◆ Data excerpts ◆

-.-.-

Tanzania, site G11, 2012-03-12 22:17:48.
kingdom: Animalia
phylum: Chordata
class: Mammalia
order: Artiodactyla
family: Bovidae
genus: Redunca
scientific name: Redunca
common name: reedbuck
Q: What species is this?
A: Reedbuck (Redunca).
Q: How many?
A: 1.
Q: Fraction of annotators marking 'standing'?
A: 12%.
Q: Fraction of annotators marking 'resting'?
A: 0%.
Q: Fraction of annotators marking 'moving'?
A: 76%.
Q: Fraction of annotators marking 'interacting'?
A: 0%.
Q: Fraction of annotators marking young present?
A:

-.-.-

◆ Description of the task ◆
Give back every entry above, complete and exact.

◆ Reply to the exercise ◆
Tanzania, site G11, 2012-03-12 22:17:48.
kingdom: Animalia
phylum: Chordata
class: Mammalia
order: Artiodactyla
family: Bovidae
genus: Redunca
scientific name: Redunca
common name: reedbuck
Q: What species is this?
A: Reedbuck (Redunca).
Q: How many?
A: 1.
Q: Fraction of annotators marking 'standing'?
A: 12%.
Q: Fraction of annotators marking 'resting'?
A: 0%.
Q: Fraction of annotators marking 'moving'?
A: 76%.
Q: Fraction of annotators marking 'interacting'?
A: 0%.
Q: Fraction of annotators marking young present?
A:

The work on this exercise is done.